Non conformité

Lorsque des situations conduisent l'individu à se sentir menacé dans son indépendance, il peut réagir en y résistant. C'est ce qu'on appelle la "réactance". Il s'agit d'une résistance individuelle à la pression sociale , à l'influence extérieure: face à une éventuelle perte d'indépendance, l'individu, mû par ses valeurs, sentiments et croyances personnelles d'indépendance, cherche à retrouver sa liberté perdue. Ainsi, plus le sentiment de liberté diminue, plus l'individu résiste, surtout on porte atteinte à un comportement qui a de l'importance pour lui.

Dans une expérience (Wicklund et Brehm, 1976), on informait des élèves qu'un conférencier viendrait parler de l'abaissement de l'âge de vote. Alors qu'ils étaient majoritairement favorables à cette mesure, tout comme le conférencier, ce dernier se voyait décommandé le jour même de sa venue. A certains élèves, il était dit qu'il n'avait pu venir car il était malade. Aux autres, on disait que sa venue avait été interdite en raison de ses positions en faveurs de l'abaissement de l'âge du vote. Il en ressort que les élèves informés de la censure s'étaient renforcés dans leur position favorable à la mesure.

L'envie de résister résulte aussi parfois d'un besoin de se distinguer de la masse. En effet, lorsqu'on demande à des sujets de donner leur avis après leur avoir dit que la grande majorité des gens pensaient d'une certaine façon, alors ils ont fortement tendance à s'en détacher. Ils affichent une faible conformité à l'opinion majoritaire, ayant besoin de s'affirmer vis-à-vis des autres. Ainsi, en cherchant à se particulariser, l'individu pourra adopter un comportement déviant.

Ce mécanisme de résistance peut aussi résulter de normes sociales devenues si floues que la conduite des individus ne peut plus s'appuyer sur des règles claires.
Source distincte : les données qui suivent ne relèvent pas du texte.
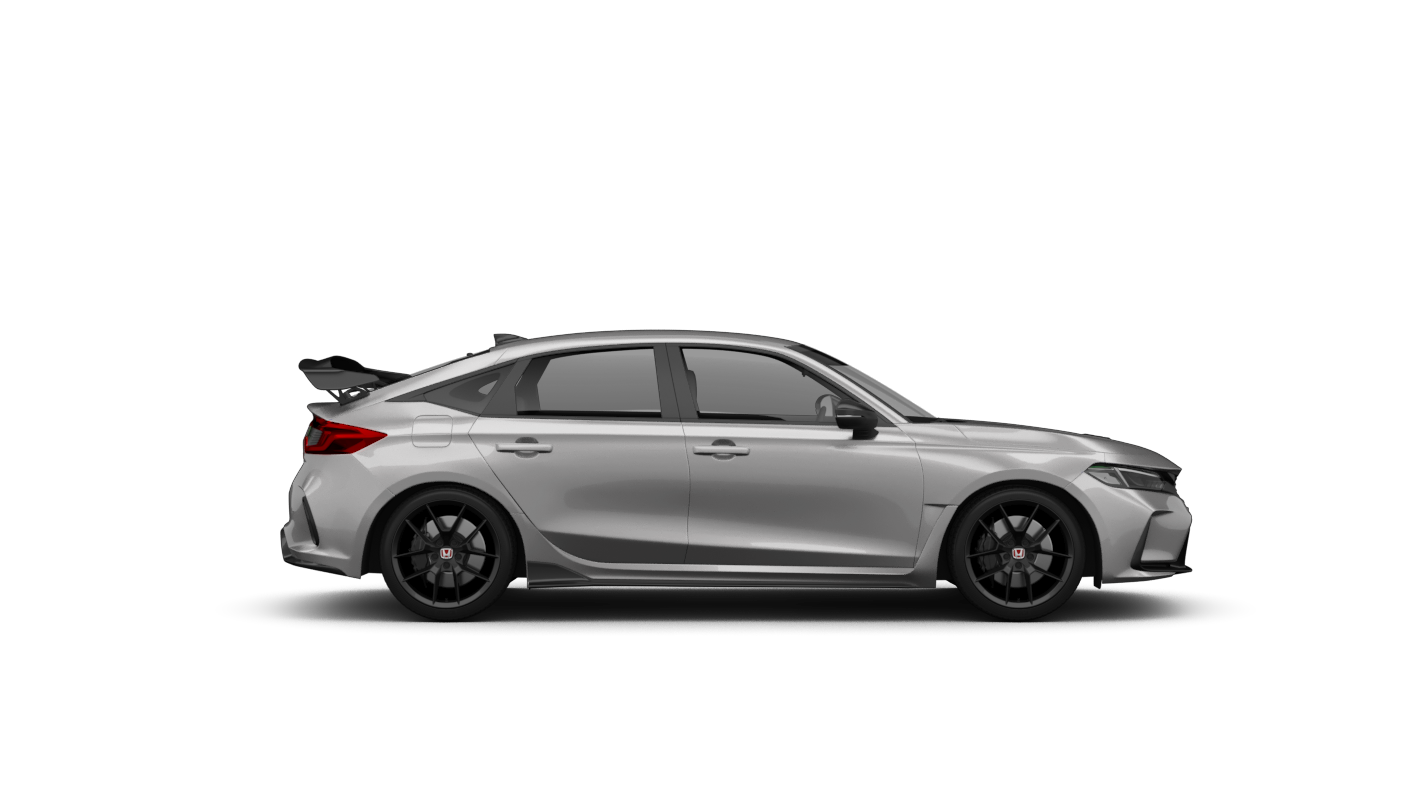 CIVIC XI Viistoperä (FL)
C'est ce qu'on appelle l'anomie.

Le concept d'anomie a été forgé par Durkheim pour expliquer les effets causés par les conflits entre valeurs et normes conduisant à un dérèglement social.

Le déclin des valeurs traditionnelles, qui perdent de leur solidité et de leur clarté, amène en effet à un dérèglement entre l'individu et la société. Le système social se complexifie et les règles se multiplient, conduisant à l'atomisation de la société.
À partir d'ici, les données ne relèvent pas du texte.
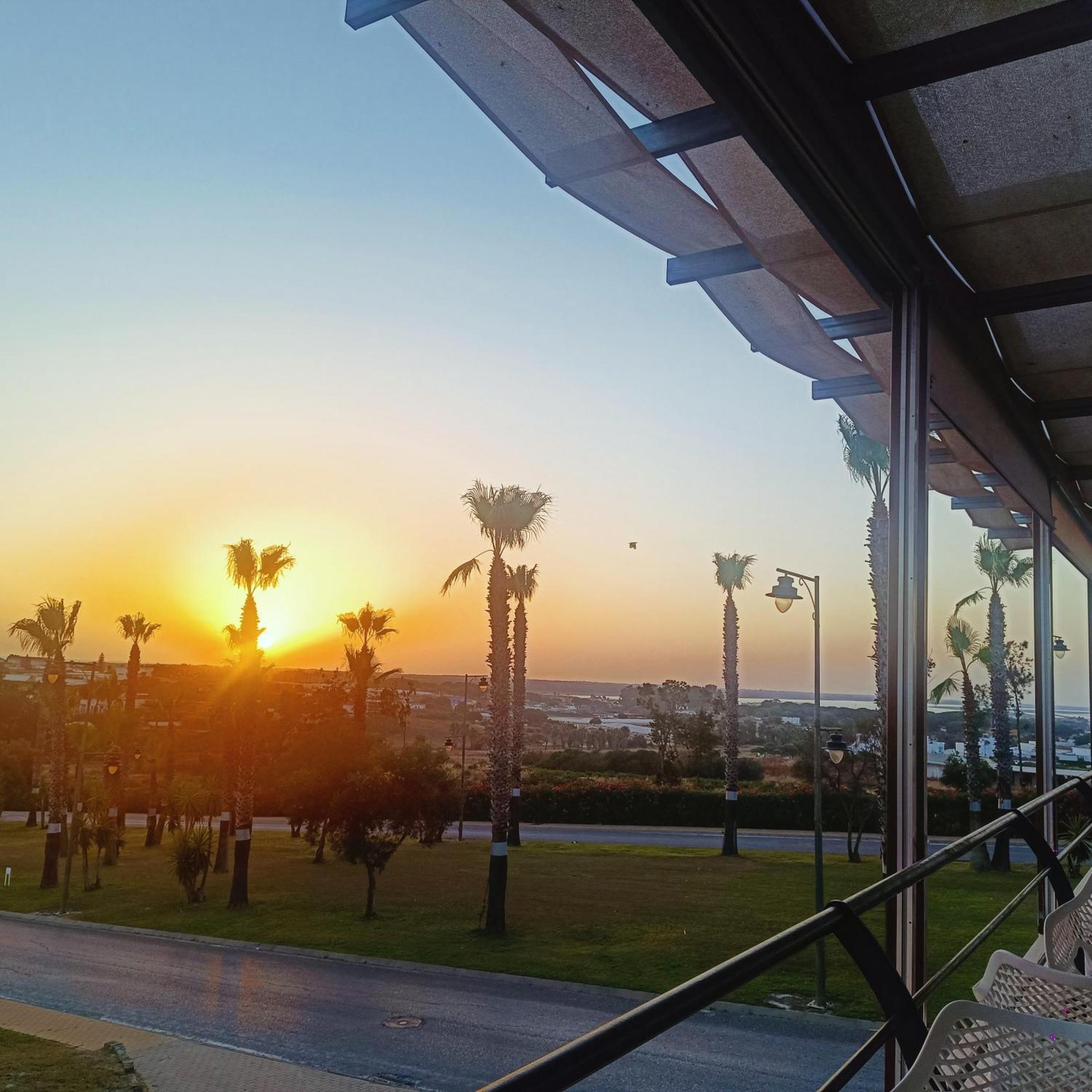 Apartamento Oasis Flamencos Golf *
Mais l'anomie pourrait aussi résulter de l'incapacité des individus à atteindre des objectifs que la société enjoint pourtant à atteindre (Merton, 1949). Par exemple, réussir professionnellement est socialement considéré comme un but, une référence à laquelle se rattachent les individus. Mais cela peut supposer d'y arriver par des moyens que bon nombre d'individus n'ont pas en raison de leur condition sociale. Aussi arrive-t-il que pour atteindre un objectif certains emploient des moyens et adoptent des comportements ne respectant pas les normes.
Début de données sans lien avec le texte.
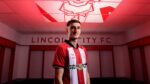 Former Pats star Melia joins Lincoln on loan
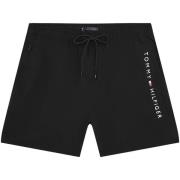 Zwembroek Tommy Hilfiger MEDIUM DRAWSTRING zip pocket UM0UM03748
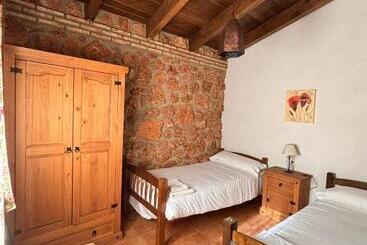 هتل Casa Del Fraile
Face à ces comportements déviants, la majorité tente souvent de ramener sur le droit chemin le déviant (Schachter, 1951). Elle tente en effet par la discussion de le conformer à leur propre opinion. Et si cela ne fonctionne pas, alors la pression exercée sur le déviant cesse et celui-ci est rejeté (Levine, 1980). Et pour cause, toute déviance remet en cause l'ordre social et la cohésion du groupe. S'il n'y a pas de consensus autour des règles sociales, alors les individus n'ont plus la même vision de la réalité sociale, ce qui en effet ne peut être toléré. En revanche, s'il ne s'agit que de petits écarts à la norme, cela ne fait pas courir le risque de dislocation du groupe et n'occasionne pas de réelle pression ni de rejet.